The Medicare Hospice Benefit (MHB) is the most common way to fund hospice care provided in nursing homes. Non-Medicare (e.g., private insurance and Medicaid) hospice programs are also available and will offer services unique to their respective plans. Coverage must be individually determined prior to initiating care.
The information below is provided to delineate the levels of care available to those residents enrolled in MHB.
By funding a wide range of services, MHB enables hospice programs to provide comprehensive care in the home or place of residence (including nursing homes, adult family homes, and alternative home settings) whenever possible. The MHB provides four levels of care to its beneficiaries. The following is a description of each level of care available to MHB participants:
Routine home care: provides basic hospice care in the home. If the patient resides in a setting other than a private residence, hospice does not cover room and board. The hospice team, including nurse, social worker, home care aide, chaplain, volunteer, and other disciplines, visits routinely and is available 24 hours a day to respond to urgent changes. The routine home care level of services also includes coverage of medications, medical equipment and supplies as necessary for the individual’s comfort care.
Continuous home care: during a brief, acute crisis that requires enhanced care to manage uncontrolled symptoms, nursing care may be provided on a continuous basis in order to meet the patient’s goal of staying at home. The care provided must be primarily skilled nursing in focus, with a minimum of 8 hours and maximum of 24 hours per day. Home health aide services may in some situations be utilized to provide a portion of this care; however, a licensed nurse must provide 50% or more of the continuous care.

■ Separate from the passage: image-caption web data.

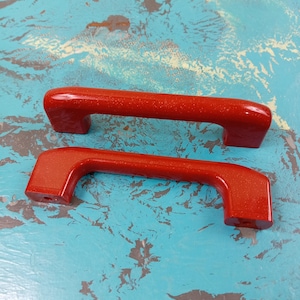 May include: Two red plastic cabinet door handles with a textured finish. The handles are different sizes.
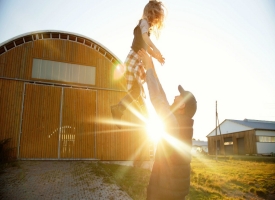 adult man holding young child up in the air, rural barn and sunset behind them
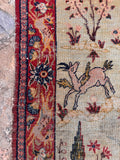 Small Persian pictorial accent rug full view showing an equestrian hunting scene framed by a rich red floral border.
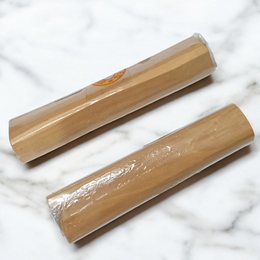 Image of original Mysore sandalwood stick for puja, weighing 30-40 grams, with a rich natural wood texture and soothing aroma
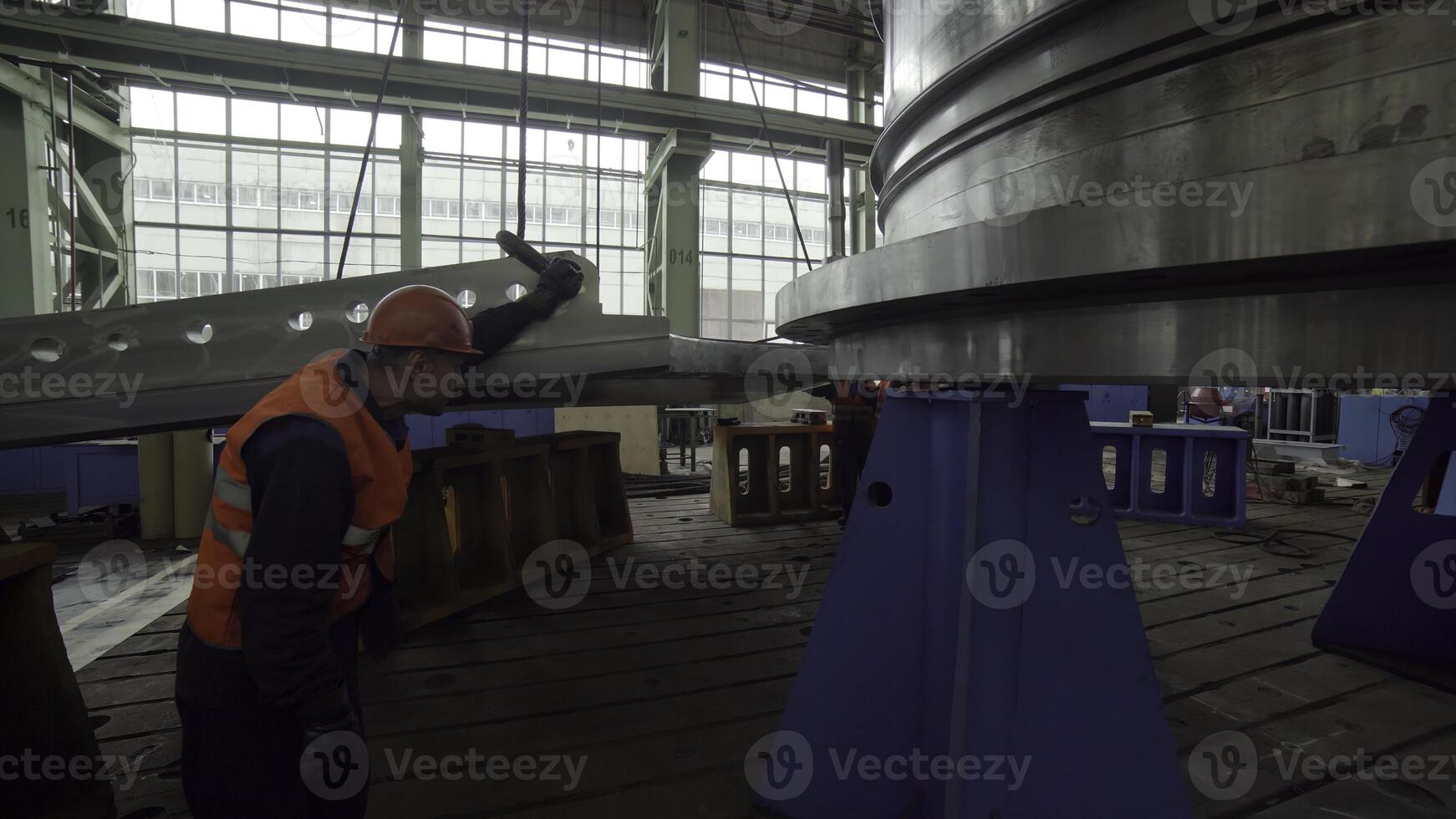 A worker is thoroughly inspecting a large piece of industrial machinery within a factory. Stock Clip photo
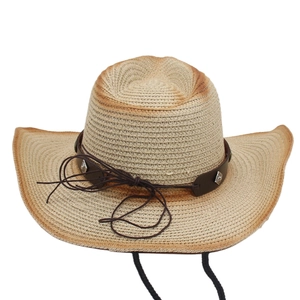 Detail view of woven straw fedora hat featuring leather band and metallic studs
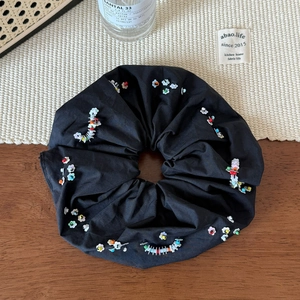 Détail d'un grand chouchou noir duveteux avec des perles colorées sur un bureau rustique
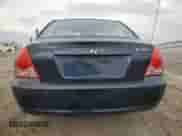 2005 Hyundai Elantra GLS z VIN KMHDN46D75U146640, wystawiony jako Copart lot #81188684 z przebiegiem 223 869 mil mil oraz Szkoda całkowita • Salvage title. Historia ofert i sprzedaży dostępna na DreamBid. Obrazek 6.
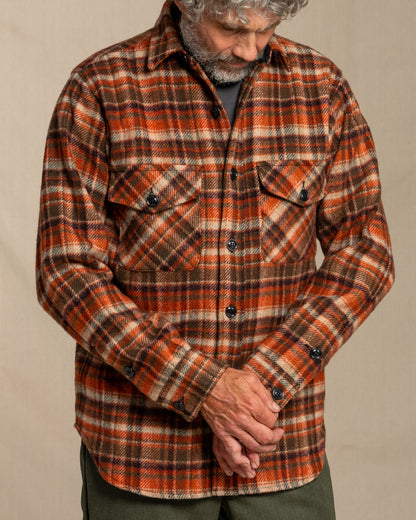 Man wearing a tan and brown plaid shirt against a beige background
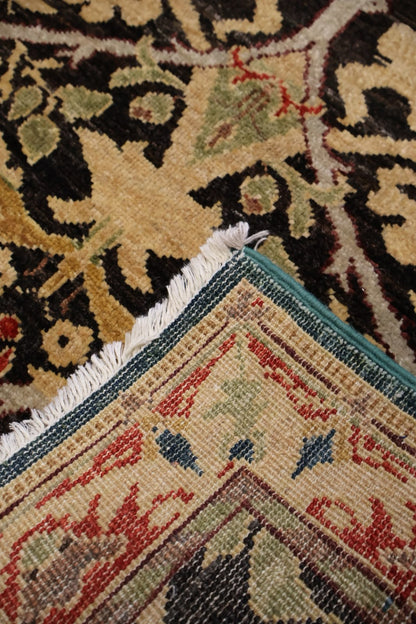 Close-up of a patterned area rug corner showing cream, black, red, green, and blue woven motifs with white fringe.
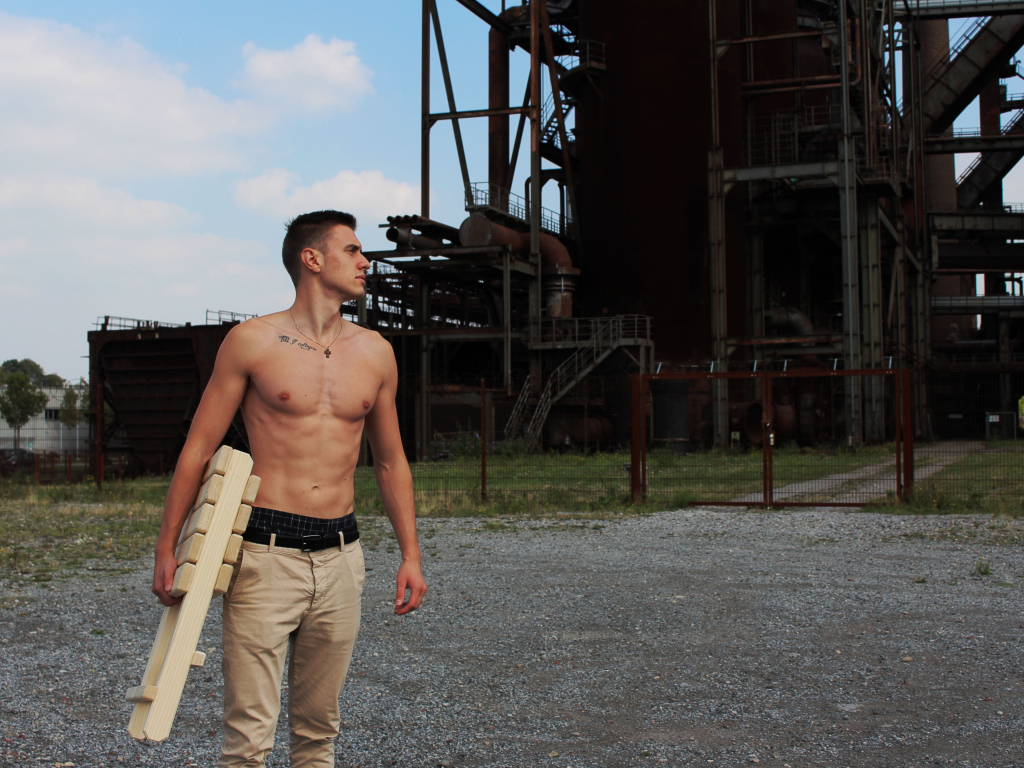 Красивый молодой парень стоит на фоне завода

General inpatient care: in a crisis or acute episode that cannot be managed at routine home level, a patient can be admitted to an inpatient setting as contracted and arranged by the Hospice. Patients who elect MHB waive their Medicare Part A benefits to cover an acute-care hospitalization for the care related to their terminal condition. Patients are not admitted to the acute-care setting in a traditional manner, but are “transferred” to a different level of hospice care. Hospice continues to direct and provide care during the general inpatient stay. Regulations require 24-hour access to registered nursing services at this level of care.
Examples of symptoms or conditions which may precipitate the transfer of a patient to continuous or general inpatient levels of hospice care, include:
Uncontrolled pain
Acute respiratory distress
Intractable nausea, vomiting or diarrhea
Severe pressure sores or hemorrhaging skin lesions
Acute and uncontrolled psychosocial problems, such as severe depression mandating a change in environment or acute breakdown in family dynamics
Inpatient respite care: is available to provide caregivers relief from day-to-day caregiving activities they provide at home, on a time-limited basis. This inpatient level of care is available in a Medicare-approved facility with which the hospice has a contract, and can be utilized for up to five days at a time.
Information adapted from: Center for Medicare Education, available at www.MedicareEd.org, and Kinzbrunner, BM. The Medicare Hospice Benefit. AAHPM Bulletin. Vol 1, #3, Spring 2001.